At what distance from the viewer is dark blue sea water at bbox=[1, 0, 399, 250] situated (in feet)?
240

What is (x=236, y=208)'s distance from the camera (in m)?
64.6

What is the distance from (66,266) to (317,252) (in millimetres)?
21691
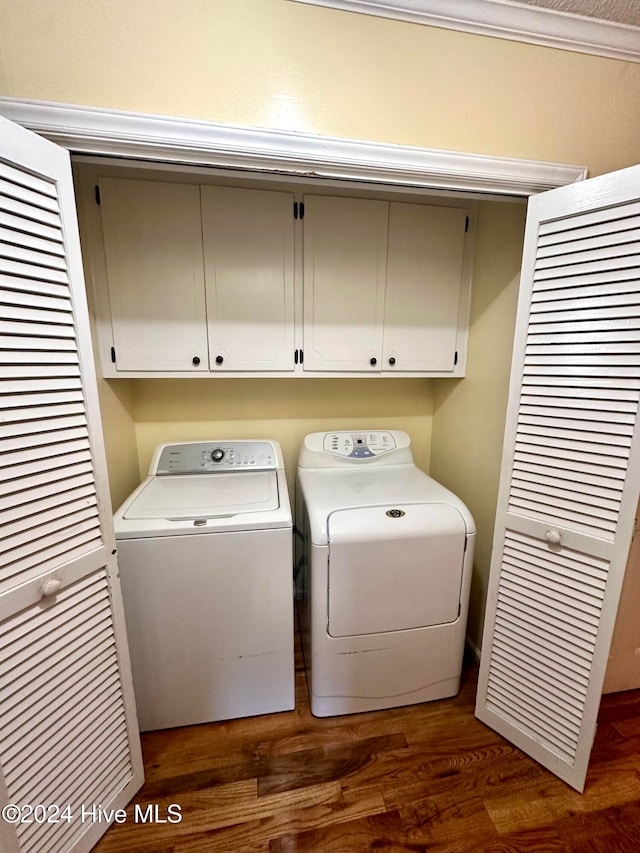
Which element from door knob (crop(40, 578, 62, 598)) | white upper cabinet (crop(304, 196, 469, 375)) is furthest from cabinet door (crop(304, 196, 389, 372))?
door knob (crop(40, 578, 62, 598))

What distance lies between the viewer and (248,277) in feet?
5.25

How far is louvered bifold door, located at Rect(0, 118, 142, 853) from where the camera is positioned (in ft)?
2.70

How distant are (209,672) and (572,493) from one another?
151cm

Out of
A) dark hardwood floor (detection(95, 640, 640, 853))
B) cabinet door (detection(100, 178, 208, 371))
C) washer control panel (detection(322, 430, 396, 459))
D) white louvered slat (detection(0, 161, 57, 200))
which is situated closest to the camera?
white louvered slat (detection(0, 161, 57, 200))

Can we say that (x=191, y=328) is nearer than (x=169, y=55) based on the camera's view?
No

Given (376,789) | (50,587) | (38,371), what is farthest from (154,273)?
(376,789)

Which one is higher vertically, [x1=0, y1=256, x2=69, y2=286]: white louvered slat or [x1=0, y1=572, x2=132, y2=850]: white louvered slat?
[x1=0, y1=256, x2=69, y2=286]: white louvered slat

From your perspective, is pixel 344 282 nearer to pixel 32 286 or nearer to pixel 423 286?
pixel 423 286

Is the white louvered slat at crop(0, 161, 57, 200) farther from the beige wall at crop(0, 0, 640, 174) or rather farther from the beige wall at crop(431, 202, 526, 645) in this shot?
the beige wall at crop(431, 202, 526, 645)

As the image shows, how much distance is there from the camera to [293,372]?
1732 mm

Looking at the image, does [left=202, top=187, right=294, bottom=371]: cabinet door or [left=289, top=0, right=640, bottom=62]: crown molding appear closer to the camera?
[left=289, top=0, right=640, bottom=62]: crown molding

■ ■ ■

Rewrite all of the material above, substituting "folding closet door" for "louvered bifold door" and keeping everything else unchanged. Omit the pictures from your answer.

At what distance from the viewer is dark blue sea water at bbox=[1, 0, 399, 250] situated (in feet)?
240

What is (x=236, y=208)'s distance from the camera (in m)?
64.6

What is the distance from (66,266) to (317,252) (in millimetres)?
21691
Which element from door knob (crop(40, 578, 62, 598)) | white upper cabinet (crop(304, 196, 469, 375)) is furthest from cabinet door (crop(304, 196, 389, 372))?
door knob (crop(40, 578, 62, 598))

What distance lies between the viewer and (248,277) in feet?
5.25

How far is folding closet door, located at Rect(0, 118, 142, 853) from where the camera is positioned (in ft)?
2.70

How distant are (209,672) and (572,493) from one another?
151cm

Out of
A) dark hardwood floor (detection(95, 640, 640, 853))
B) cabinet door (detection(100, 178, 208, 371))
C) washer control panel (detection(322, 430, 396, 459))
D) white louvered slat (detection(0, 161, 57, 200))
which is situated closest to the camera?
white louvered slat (detection(0, 161, 57, 200))

Can we say that (x=191, y=328) is nearer than (x=169, y=55) based on the camera's view?
No

Given (376,789) | (50,587) | (38,371), what is farthest from (154,273)?
(376,789)

Which one is higher vertically, [x1=0, y1=256, x2=69, y2=286]: white louvered slat or [x1=0, y1=572, x2=132, y2=850]: white louvered slat?
[x1=0, y1=256, x2=69, y2=286]: white louvered slat

From your perspective, is pixel 344 282 nearer to pixel 32 286 or nearer to pixel 423 286?
pixel 423 286

Is the white louvered slat at crop(0, 161, 57, 200) farther from the beige wall at crop(0, 0, 640, 174) or rather farther from the beige wall at crop(431, 202, 526, 645) in this shot?
the beige wall at crop(431, 202, 526, 645)

As the image shows, how much distance is there from the camera to [293,372]?
1732 mm

Looking at the image, does [left=202, top=187, right=294, bottom=371]: cabinet door or [left=289, top=0, right=640, bottom=62]: crown molding appear closer to the camera?
[left=289, top=0, right=640, bottom=62]: crown molding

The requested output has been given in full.